Text extract
• • • • • • •
Section B · Technical Core · Secondary

Gas & EVM Mastery

The second pillar interviewers probe. AMM math gets the headline; gas mastery is the daily reality. Every swap, every LP action, every quoter call is paid by a user — your job is to make the cost reasonable.

The gas mental model

Carry two numbers in your head:

  • Cold SLOAD = 2,100 gas. Warm SLOAD = 100 gas. The single most important fact about EVM gas. Everything else is corollary.
  • Cold SSTORE (zero → nonzero) = 22,100 gas. Warm SSTORE = 5,000 gas (or 100 if no change). Writes are catastrophic on the cold path.

Implications for DEX design:

  • Pack hot state into one slot (v3 slot0 pattern).
  • Read it once at the top of the function.
  • Make as many fields immutable as possible — zero SLOAD cost.
  • Use transient storage for per-tx state (reentrancy locks, intermediate values).
  • Cache repeated reads in local variables — uint256 r0 = reserve0;.
• • • • • • •
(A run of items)
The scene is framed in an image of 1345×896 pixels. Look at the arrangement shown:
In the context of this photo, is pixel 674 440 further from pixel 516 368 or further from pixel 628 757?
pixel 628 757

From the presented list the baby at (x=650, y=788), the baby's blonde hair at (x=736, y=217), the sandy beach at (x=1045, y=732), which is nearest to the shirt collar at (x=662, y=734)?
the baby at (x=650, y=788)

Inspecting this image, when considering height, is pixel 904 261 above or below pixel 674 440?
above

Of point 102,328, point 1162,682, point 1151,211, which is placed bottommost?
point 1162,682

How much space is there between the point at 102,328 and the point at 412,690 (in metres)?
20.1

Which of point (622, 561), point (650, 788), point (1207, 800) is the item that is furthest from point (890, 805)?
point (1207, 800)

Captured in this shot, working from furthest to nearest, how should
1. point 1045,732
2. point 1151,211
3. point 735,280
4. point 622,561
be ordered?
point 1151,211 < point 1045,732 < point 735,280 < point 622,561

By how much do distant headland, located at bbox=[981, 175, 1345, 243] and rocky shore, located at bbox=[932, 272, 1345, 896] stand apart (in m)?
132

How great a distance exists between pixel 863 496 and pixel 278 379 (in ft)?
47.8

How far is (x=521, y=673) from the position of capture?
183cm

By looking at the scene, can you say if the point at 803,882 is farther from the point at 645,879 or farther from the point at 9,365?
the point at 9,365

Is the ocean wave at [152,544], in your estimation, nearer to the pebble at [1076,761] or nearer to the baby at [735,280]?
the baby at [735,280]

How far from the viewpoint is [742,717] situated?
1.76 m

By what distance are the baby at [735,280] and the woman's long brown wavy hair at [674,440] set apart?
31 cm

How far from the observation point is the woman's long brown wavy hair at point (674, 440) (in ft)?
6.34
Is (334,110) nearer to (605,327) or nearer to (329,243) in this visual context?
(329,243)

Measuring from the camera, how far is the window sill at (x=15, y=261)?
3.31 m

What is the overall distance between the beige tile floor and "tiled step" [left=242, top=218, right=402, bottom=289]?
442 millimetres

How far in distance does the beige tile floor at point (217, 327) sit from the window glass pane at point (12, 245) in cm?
• • • • • • •
Using the gas and EVM text, answer these:
(a) How much gas does a cold SLOAD cost?
(b) What does a warm SSTORE cost if the value doesn't change?
(c) What kind of state does the text say transient storage should be used for?

(a) 2,100 gas.
(b) 100 gas.
(c) Per-tx state, such as reentrancy locks and intermediate values.